The finance and accounts module is central to an ERP System as all activities in an organization have financial implications. Unlike, accounting software like Tally, QuickBooks etc. Finance and Accounts module consists of three sub-modules. These are

  1. General Ledger – Contains all Finance and Accounts transactions.
  2. Accounts Receivable – Used to record all transactions related to customers and debtors
  3. Accounts Payable – Used to record all transactions related to Vendors and creditors

The General ledger contains records of all the financial transactions. Transactions, from other modules also flow into General Ledger. For example, if material is issued for production in the inventory module, the financial transaction will flow in General Ledger whether it is written manually or automatically.  Similarly, transactions from the two sub-modules in Finance and Accounts, Accounts receivables and Accounts payable flow into General Ledger.

Accounts Receivable –  All transactions related to sales are recorded in this module. Irrespective of the nature of sale, for example, if the company is selling old equipment to its employees, then even the employees would have to be registered as customers. The module can be used to generate invoices, record sales and incomes ( accrued but not receivable), receipts and create receivable balances.

Accounts Payables –  As the name suggests, this module is used to record all payment liabilities irrespective of nature of payments and payments. For examples, salary payments, advances to employees, employee reimbursements or payments to vendors are recorded in this module. For the same reason, besides vendors of goods and services, consultants and sub-contractors, all employees and creditors are setup as vendors in this module.

All companies have to follow accounting standards applicable in the country/ they operate in. Besides this, one of the main functions of Finance and Accounts department is that it should be able to provide us with reports or information without going back to vouchers. ERPs provide us multiple Accounting Segments that includes Charts of Accounts. Most ERPs would allow for a numerical chart of accounts that are scalable and expandable. If used creatively, the charts of accounts can also be used to record transactions that may affect costing, such as opportunity costs, but are not recognised as financial transactions as per accounting standards. The other accounting segments would come from reporting requirements and may include

  • Business divisions
  • Geographic segments or locations
  • Item codes
  • Special codes to track specific initiatives or costs

Each company designs and structures accounting segments and chart of accounts based on its requirements. The accounting segments can be used selectively in multiple combinations.

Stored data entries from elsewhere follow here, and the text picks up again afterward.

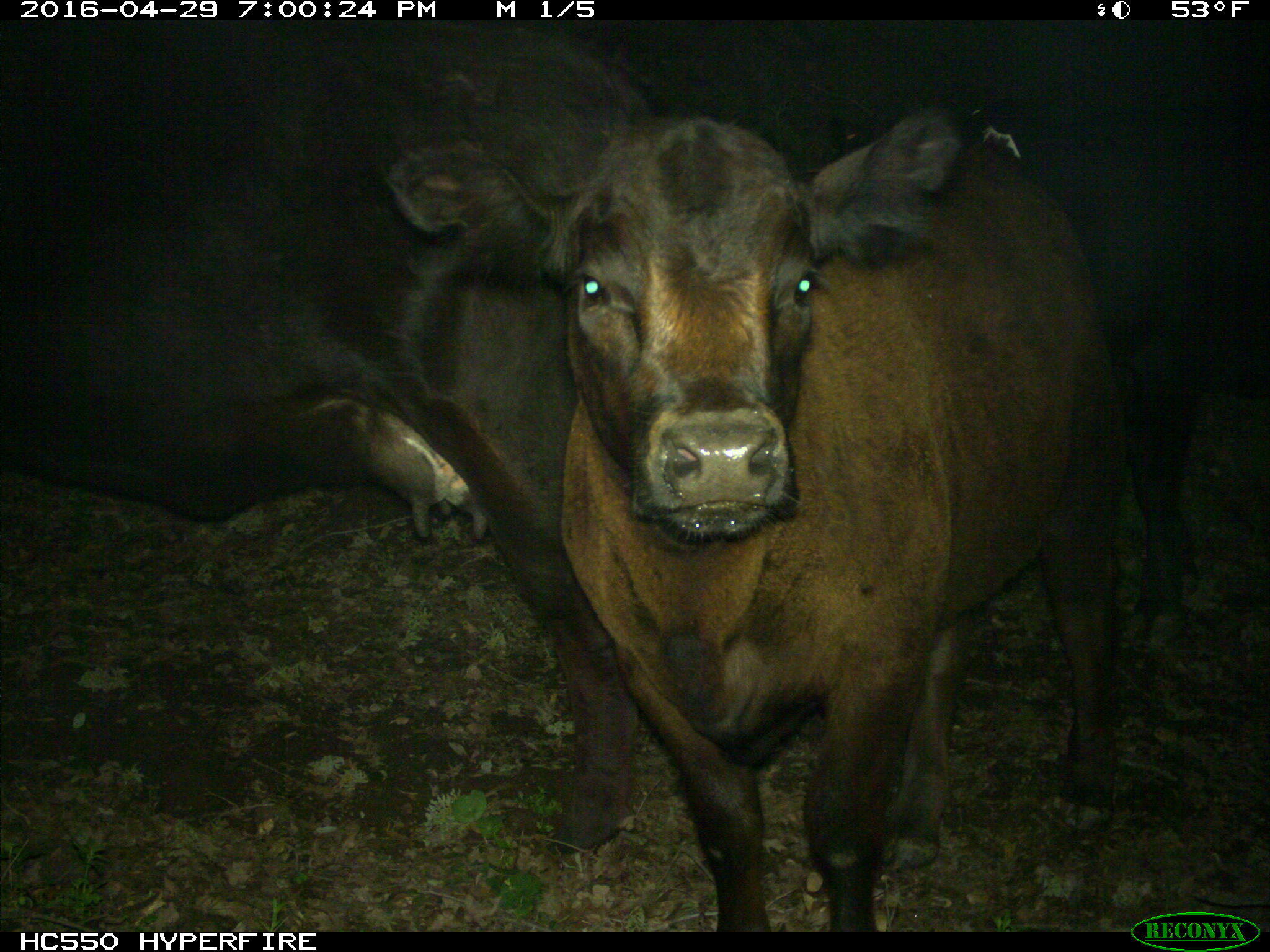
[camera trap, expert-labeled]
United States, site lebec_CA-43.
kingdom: Animalia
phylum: Chordata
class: Mammalia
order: Artiodactyla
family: Bovidae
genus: Bos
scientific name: Bos taurus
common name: domestic cow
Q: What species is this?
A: Bos taurus (domestic cow).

There are multiple levels and categorizations of records possible in ERP which can provide reports and segregation and aggregation at each level on company / division / sub-division / cost-centre / profit-centers / departments. This provides better visibility and control as well as automates most of the compliance and audit requirements.

ERPs also allow us to digitize processes in accounting. For example, 3-way checking before generating a payment proposal/ liability can be conducted electronically. Some companies also like to add on manual processes to improve internal controls and prevent frauds or reduce risks. For example, 3 way checking of invoices, material receipt notes and purchase order in the ERP can be complemented with hardcopies of the documents ( also referred to as 4 way checking) . ERPs also have utilities that automate some processes and generate transactions on their own. For example, apportionment of costs or recognizing foreign currency gains and losses can be automated and the system can generate transactions that can be reviewed and posted. Similarly cash book can be maintained within the system and the books of accounts can be soft closed (that is, books of accounts for prior periods are locked so that no fresh entries can be written).

The biggest advantage of ERPs are better controls and checks and balances. Roles and access rights can be defined to limit unauthorized transactions, ensure that all transactions are approved as per delegation of authority by building business rules and developing roles with defined access (read, edit/approve and view) rights.

Setting up of Finance & Accounts module requires understanding on functional level as well as ERP design. The configuration should be geared for future needs of the organization so as to ensure consistency of data or prevent need to regular redesign and reconciliations. An external agent may provide fresh eyes and can help company by sharing best practices from other companies and industries.